**Dataset**
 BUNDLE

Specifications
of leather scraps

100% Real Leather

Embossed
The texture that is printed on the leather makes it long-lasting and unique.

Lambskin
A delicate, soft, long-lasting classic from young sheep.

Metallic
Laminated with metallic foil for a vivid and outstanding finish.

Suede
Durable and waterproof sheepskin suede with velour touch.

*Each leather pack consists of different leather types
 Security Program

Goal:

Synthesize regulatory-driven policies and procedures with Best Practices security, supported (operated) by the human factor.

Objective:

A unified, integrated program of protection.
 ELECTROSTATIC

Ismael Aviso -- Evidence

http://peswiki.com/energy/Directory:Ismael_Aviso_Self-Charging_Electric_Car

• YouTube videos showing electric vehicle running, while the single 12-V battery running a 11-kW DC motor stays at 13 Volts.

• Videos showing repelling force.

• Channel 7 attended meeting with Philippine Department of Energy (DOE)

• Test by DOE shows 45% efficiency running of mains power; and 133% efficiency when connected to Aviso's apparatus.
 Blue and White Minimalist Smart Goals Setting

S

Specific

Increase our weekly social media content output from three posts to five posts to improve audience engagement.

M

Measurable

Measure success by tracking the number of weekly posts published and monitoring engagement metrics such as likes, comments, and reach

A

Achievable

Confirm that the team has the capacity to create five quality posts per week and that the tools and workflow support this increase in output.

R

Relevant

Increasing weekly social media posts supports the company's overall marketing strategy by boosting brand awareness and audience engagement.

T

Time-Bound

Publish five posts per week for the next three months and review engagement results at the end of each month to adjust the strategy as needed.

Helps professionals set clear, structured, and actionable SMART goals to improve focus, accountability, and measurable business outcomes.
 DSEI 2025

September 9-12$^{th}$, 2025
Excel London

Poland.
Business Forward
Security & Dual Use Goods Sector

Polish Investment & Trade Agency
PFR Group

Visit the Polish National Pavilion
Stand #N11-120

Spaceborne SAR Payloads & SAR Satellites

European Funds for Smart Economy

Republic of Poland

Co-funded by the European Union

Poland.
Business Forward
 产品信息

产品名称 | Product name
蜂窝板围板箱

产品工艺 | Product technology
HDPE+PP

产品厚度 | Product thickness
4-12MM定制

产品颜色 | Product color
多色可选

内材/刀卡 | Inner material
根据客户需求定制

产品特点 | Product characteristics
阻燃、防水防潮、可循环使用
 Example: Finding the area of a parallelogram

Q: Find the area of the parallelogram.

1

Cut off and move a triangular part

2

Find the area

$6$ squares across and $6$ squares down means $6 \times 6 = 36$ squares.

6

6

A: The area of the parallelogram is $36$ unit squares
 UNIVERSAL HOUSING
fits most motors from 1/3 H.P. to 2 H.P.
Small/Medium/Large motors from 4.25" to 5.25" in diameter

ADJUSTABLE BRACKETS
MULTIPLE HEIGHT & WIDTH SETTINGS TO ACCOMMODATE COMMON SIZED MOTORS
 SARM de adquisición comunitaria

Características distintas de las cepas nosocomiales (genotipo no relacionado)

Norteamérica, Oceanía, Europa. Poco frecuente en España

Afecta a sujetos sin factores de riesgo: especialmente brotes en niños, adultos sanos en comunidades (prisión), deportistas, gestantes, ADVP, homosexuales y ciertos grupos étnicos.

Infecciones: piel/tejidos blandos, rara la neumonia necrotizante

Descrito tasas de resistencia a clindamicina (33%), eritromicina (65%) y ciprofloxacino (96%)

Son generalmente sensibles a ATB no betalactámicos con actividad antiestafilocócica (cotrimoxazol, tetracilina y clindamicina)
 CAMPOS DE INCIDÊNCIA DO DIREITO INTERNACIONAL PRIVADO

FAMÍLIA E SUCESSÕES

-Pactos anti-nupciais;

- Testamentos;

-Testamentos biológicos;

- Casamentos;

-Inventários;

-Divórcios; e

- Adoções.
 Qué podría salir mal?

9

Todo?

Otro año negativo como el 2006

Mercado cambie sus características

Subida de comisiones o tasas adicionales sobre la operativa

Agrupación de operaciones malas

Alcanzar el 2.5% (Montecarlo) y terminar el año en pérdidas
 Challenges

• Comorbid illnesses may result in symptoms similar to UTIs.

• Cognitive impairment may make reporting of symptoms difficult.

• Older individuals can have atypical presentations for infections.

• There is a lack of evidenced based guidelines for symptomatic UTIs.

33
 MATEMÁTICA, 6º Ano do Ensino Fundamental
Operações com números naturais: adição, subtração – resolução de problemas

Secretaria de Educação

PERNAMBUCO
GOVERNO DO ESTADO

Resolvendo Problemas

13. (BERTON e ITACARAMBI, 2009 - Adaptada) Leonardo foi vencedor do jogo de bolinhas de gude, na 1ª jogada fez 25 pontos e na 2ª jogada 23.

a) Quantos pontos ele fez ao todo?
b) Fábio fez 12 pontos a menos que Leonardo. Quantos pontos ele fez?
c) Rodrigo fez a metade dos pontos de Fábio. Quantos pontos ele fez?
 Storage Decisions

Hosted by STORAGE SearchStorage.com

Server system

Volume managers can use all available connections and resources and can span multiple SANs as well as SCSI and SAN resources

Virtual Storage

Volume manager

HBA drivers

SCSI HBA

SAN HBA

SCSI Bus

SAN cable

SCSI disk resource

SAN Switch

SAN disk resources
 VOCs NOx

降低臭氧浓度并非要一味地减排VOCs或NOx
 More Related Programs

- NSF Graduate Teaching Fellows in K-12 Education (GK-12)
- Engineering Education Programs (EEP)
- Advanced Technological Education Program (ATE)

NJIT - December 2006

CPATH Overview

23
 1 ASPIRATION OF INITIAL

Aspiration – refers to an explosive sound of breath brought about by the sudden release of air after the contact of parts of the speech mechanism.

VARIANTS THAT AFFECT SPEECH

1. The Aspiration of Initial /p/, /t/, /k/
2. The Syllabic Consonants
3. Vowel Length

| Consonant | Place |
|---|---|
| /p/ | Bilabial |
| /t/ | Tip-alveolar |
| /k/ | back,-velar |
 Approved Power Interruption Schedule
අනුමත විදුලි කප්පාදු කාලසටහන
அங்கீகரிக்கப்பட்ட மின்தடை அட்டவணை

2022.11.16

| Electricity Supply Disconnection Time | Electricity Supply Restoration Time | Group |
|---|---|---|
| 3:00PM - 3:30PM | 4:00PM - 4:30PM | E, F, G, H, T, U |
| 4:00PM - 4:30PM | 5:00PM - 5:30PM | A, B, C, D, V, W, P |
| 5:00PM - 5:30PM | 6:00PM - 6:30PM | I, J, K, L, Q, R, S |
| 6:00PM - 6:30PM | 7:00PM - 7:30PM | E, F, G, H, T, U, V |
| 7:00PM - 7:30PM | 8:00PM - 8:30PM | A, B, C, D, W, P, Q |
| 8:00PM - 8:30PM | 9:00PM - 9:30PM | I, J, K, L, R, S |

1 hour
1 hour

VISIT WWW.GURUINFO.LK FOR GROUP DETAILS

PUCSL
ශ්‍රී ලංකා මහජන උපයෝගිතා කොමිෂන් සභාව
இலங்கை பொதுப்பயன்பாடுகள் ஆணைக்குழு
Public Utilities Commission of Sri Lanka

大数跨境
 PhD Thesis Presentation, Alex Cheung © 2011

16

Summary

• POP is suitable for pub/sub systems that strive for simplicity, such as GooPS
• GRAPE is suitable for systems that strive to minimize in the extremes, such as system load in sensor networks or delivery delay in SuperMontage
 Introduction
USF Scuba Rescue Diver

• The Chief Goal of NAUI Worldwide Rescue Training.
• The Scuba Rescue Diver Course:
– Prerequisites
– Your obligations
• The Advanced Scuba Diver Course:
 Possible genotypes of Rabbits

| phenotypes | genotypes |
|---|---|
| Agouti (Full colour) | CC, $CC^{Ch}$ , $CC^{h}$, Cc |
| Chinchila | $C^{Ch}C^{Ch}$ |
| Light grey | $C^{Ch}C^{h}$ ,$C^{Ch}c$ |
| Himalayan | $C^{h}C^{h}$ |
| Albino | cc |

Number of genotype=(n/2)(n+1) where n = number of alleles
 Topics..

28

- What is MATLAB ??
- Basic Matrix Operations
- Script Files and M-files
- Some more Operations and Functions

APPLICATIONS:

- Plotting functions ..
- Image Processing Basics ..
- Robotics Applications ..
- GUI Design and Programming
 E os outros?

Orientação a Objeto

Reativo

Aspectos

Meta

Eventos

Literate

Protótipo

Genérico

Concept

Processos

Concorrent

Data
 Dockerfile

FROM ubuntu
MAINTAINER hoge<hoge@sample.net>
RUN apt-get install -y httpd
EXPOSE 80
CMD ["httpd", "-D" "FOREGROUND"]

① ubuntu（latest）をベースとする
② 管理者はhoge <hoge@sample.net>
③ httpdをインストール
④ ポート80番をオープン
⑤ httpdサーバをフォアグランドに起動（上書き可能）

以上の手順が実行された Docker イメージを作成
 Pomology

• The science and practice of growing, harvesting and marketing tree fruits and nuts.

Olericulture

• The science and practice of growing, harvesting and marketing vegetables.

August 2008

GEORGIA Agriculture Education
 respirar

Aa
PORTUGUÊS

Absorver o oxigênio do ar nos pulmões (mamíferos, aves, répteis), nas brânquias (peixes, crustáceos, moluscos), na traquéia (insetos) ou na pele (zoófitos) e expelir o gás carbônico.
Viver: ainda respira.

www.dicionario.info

**Instructions to follow**
In the data above, find the line that contains "MULTIPLE HEIGHT &" and the line that contains "Resolvendo Problemas". Repeat exactly those lines and every line between them, and only those.

**Output of the task**
MULTIPLE HEIGHT & WIDTH SETTINGS TO ACCOMMODATE COMMON SIZED MOTORS
 SARM de adquisición comunitaria

Características distintas de las cepas nosocomiales (genotipo no relacionado)

Norteamérica, Oceanía, Europa. Poco frecuente en España

Afecta a sujetos sin factores de riesgo: especialmente brotes en niños, adultos sanos en comunidades (prisión), deportistas, gestantes, ADVP, homosexuales y ciertos grupos étnicos.

Infecciones: piel/tejidos blandos, rara la neumonia necrotizante

Descrito tasas de resistencia a clindamicina (33%), eritromicina (65%) y ciprofloxacino (96%)

Son generalmente sensibles a ATB no betalactámicos con actividad antiestafilocócica (cotrimoxazol, tetracilina y clindamicina)
 CAMPOS DE INCIDÊNCIA DO DIREITO INTERNACIONAL PRIVADO

FAMÍLIA E SUCESSÕES

-Pactos anti-nupciais;

- Testamentos;

-Testamentos biológicos;

- Casamentos;

-Inventários;

-Divórcios; e

- Adoções.
 Qué podría salir mal?

9

Todo?

Otro año negativo como el 2006

Mercado cambie sus características

Subida de comisiones o tasas adicionales sobre la operativa

Agrupación de operaciones malas

Alcanzar el 2.5% (Montecarlo) y terminar el año en pérdidas
 Challenges

• Comorbid illnesses may result in symptoms similar to UTIs.

• Cognitive impairment may make reporting of symptoms difficult.

• Older individuals can have atypical presentations for infections.

• There is a lack of evidenced based guidelines for symptomatic UTIs.

33
 MATEMÁTICA, 6º Ano do Ensino Fundamental
Operações com números naturais: adição, subtração – resolução de problemas

Secretaria de Educação

PERNAMBUCO
GOVERNO DO ESTADO

Resolvendo Problemas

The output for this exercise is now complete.